Ralston on the outer
Bill Ralston writes that he seems to have offended she who rules:
The Prime Minister has gone off me. I keep hearing from colleagues that she has been complaining loudly about these columns and my work on Radio Live’s drive show in the afternoons, when I often interview politicians. Apparently she believes I have “gone Tory”.
We’ve known each other since university days and I’ve always been moderately liberal in outlook, so she is puzzled by my criticism of the Government.
I have not had a road to Damascus experience and decided National is the way, the truth and the light.
It is simply that this Government has been in power for nine years and after that length of time it is inevitable it will have done things that provoke criticism.
Bill, Bill, Bill. If you criticise the Government, then of course you are a golf playing Tory. Either that or a chinless scarf wearer. You can’t be a friendly critic – friendly criticism is seen in the same light as friendly fire – a target to be fired back at.
Ralston then goes on to state all the current economic problems, and then observes:
Some of these factors are outside the control of the Government but it would be nice to see it concentrating on the issues that concern us.
Instead, Labour whinges about John Key. The National Party leader had a point last week when he accused the Government of fiddling while the economy burned. He asked what was the cost of the Government using countless bureaucrats to endlessly scour records in an attempt to discover inconsistencies in any utterance he made.
Helen Clark’s response was to yell “Diddums”, and Michael Cullen told Key to “get used to the fact he is playing with the big boys now”.
Displaying a sad and pathetic chip on his shoulder, Cullen went on to sneer that Key was the “MP for King’s College”. As a child, Cullen attended Christ’s College on a scholarship, an experience that obviously scarred him and left him with some kind of weird class hatred of those he terms “rich pricks”.
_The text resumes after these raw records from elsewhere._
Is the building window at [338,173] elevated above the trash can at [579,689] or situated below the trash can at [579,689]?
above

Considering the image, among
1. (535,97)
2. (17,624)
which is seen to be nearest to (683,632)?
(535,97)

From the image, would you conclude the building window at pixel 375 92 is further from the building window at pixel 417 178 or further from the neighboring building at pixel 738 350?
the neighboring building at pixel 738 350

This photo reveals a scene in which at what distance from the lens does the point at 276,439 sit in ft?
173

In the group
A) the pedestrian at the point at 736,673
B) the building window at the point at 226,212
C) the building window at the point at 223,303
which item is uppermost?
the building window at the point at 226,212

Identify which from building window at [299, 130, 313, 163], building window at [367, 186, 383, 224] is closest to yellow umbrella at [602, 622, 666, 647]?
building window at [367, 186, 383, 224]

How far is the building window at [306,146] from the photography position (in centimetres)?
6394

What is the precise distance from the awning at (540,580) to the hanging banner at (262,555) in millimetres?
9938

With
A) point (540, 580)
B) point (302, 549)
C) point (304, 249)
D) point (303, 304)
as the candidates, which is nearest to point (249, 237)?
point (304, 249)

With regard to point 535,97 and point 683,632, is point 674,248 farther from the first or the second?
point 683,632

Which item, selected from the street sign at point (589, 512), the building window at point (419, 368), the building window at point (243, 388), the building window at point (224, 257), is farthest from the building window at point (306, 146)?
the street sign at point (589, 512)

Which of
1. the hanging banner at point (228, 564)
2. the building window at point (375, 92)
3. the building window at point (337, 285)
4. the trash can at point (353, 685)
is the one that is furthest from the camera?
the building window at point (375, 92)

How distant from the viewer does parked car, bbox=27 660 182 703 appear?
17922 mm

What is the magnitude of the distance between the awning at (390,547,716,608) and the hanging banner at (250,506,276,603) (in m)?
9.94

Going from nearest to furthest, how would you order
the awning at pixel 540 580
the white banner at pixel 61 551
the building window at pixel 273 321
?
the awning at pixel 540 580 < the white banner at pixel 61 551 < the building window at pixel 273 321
Hence his envy tax in 1999 to take an extra 6% off those earning more than $60,000. There was and is no fiscal need for it.
Can I suggest to Dr Cullen that the rest of us “poor pricks” would prefer he concentrated on delivering a budget that took the pressure off our diminishing disposable incomes rather than making infantile personal attacks?
Labour has become obsessed by John Key. The Government launched a campaign of ridicule to try to dent his credibility and at every opportunity it seeks to portray him as some kind of evil mastermind plotting to sell the family silver and deliver us into some kind of globalised bondage.
For many of us these attacks don’t ring true. Key is a quietly spoken, thoughtful sort of guy, obviously bright but somewhat colourless.
He is not Hannibal Lecter and all attempts to convince us that he is are doomed to fail.
That’s a visual association I could do without!